TARDIS

888

To be, or not to be? A question she was always aware of and which led her to the most confusing states. The pilot had said it several times in reference to Earth literature. It was always treated as something philosophically resonant. She never understood it. Maybe it was because of her nature. She was a pan-temporal conscious, a matrix, encapsulated within a console, linked to every point in time and space potentially simultaneously but more practically sequentially but the experience to her was the same, it all felt the same. There was no being or not being, there simply was, and that was her and yet...was she being or not being?

She was aware being birthed, grown, shaped, but at the same time this did not feel like a beginning, there was no beginning. Simultaneously the sensation of ending was also foreign. Things that exist tend to begin and end, yet she existed everywhere, everywhen, there was a spare few points of existence where she had not traveled, or been parked or moved through. Her experiences were all at once. The pilot always explained things as if there was some kind of order to it, but that was never true, it all was happening at once and it was all simultaneously ending at the same time. Death, birth, war, peace, it was all frankly the same thing to her…

Except when it wasn't. The fire, the fury, the rage beyond rage; the flaming dragon that swarmed through the vortex, consuming her sistren and brethren; those not consumed were warped, mangled, transformed into feral, savage constructs equally confused as to their nature, their existence. She could hear their howls, the long song of torture and pain and always anger. It sickened her.

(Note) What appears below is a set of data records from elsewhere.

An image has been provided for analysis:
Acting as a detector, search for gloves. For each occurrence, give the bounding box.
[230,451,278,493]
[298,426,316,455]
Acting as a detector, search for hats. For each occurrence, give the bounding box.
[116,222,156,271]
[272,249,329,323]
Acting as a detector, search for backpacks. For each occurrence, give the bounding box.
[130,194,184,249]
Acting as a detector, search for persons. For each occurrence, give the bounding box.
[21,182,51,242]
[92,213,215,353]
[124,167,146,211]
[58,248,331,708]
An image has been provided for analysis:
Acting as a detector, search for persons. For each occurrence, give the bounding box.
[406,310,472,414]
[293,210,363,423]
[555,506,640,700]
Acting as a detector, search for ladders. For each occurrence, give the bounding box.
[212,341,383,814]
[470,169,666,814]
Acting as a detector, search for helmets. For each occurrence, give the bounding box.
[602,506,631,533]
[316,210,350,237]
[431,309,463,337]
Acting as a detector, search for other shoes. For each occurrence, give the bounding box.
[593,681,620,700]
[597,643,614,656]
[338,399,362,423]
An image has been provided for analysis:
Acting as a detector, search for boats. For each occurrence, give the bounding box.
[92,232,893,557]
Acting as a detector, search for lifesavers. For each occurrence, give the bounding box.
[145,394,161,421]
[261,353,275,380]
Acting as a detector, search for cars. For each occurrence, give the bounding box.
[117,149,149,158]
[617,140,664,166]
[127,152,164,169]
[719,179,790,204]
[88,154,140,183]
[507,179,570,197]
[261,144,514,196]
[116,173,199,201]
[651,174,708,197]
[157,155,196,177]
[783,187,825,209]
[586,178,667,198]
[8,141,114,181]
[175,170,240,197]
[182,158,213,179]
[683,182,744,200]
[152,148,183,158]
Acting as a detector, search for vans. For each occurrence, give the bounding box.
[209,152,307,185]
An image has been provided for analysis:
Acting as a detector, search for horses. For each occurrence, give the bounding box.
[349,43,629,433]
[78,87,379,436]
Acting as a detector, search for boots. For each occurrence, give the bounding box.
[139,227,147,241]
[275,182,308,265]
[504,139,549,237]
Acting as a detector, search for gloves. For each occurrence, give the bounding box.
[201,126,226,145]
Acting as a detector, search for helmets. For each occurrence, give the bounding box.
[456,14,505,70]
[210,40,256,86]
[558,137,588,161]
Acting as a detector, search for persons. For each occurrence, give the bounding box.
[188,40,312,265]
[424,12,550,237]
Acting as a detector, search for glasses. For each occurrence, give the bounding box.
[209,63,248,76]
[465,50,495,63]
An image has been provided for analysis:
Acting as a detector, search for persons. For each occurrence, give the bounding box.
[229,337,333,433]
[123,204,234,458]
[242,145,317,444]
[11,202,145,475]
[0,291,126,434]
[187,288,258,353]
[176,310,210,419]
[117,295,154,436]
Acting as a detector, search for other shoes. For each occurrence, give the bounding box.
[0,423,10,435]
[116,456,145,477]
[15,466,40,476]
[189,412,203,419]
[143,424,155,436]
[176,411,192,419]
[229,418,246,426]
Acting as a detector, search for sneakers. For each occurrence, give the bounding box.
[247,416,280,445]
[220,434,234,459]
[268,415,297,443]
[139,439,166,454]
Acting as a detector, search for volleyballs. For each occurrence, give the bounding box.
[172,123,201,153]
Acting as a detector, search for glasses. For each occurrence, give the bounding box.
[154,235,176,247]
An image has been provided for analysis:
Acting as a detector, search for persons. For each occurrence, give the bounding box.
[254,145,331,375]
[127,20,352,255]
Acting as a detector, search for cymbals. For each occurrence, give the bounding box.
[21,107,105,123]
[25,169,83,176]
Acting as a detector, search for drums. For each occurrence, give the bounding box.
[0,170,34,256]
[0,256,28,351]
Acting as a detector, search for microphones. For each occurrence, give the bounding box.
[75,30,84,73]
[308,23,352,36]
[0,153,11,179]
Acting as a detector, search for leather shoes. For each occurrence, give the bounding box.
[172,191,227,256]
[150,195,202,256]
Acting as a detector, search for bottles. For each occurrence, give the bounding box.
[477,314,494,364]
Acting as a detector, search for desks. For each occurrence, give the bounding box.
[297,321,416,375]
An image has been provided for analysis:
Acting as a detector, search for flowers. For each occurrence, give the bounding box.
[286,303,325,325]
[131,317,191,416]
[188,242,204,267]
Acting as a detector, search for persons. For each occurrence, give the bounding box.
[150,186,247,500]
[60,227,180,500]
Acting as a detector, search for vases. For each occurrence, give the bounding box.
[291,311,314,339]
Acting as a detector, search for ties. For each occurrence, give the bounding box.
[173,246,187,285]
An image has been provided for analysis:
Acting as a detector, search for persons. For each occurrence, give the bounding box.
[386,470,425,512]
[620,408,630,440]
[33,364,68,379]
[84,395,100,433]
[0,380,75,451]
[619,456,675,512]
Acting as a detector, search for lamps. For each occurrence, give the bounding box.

When the first sparks of the fire flared to life, her pilot had fled it, retreating to the coldest, darkest parts of the universe, the furthest from any kind of involvement. Now, in spite of her, he was lighting fires of his own. Worlds, timelines, universes curled at the edges in the face of the flames her pilot had lit in the name of home, in the name of justice, in the name of half a dozen other eccentricities that she herself never understood but yet knew were somehow important to the pilot and their associated life forms. But this was simultaneously her past and her future and her present. She always knew this was going to happen and she always knew how it was going to end, and she was always, always experiencing it as if it were happening in what the pilot called the 'now', and she knew and understood all the shattered paths, the could've beens, the would've beens; the neverweres were ghosts that haunted her temporal omniscience as some kind of notion that both existed and never could've. Every time she pushed into the lower dimensions and feigned attempts at corporality she could see the splintered roads that time would crack into, knew which ones were possible, which impossible and all the ones in between, and instinctively knew which ones would be and which ones never would be, despite the truth always changing with every breath, every step, every word spoken by the pilot and their associates. Even her interferences into events were always to have never but yet were have been…

And it is this that maybe most concerned her in moments when she was loneliest; with nothing but her matrix humming and observing that which was always being and not being and sometimes, but not always, both being and not being at the same time. She could see the paths where she wasn't…and they were just as present as the existence she also experienced. Likewise she saw all the futures and all the pasts and all the nows that were infinitely splintering and consolidating and nothing, nothing was a surprise. She was not just encapsulated by a console for easy operation and user interface, she was encapsulated by herself. Trapped within her own omniscience, despite her attempts to break out, she could not out exist herself, even if she spontaneously acted that action was already in place within the hearth of reality before it was executed; revealing itself to her as it occurred, and thus becoming a past she had always been aware of and a future she knew the conclusion to.

To be, or not to be? A question she could not foresee the answer to nor remember it being answered. It simply was asked and never answered.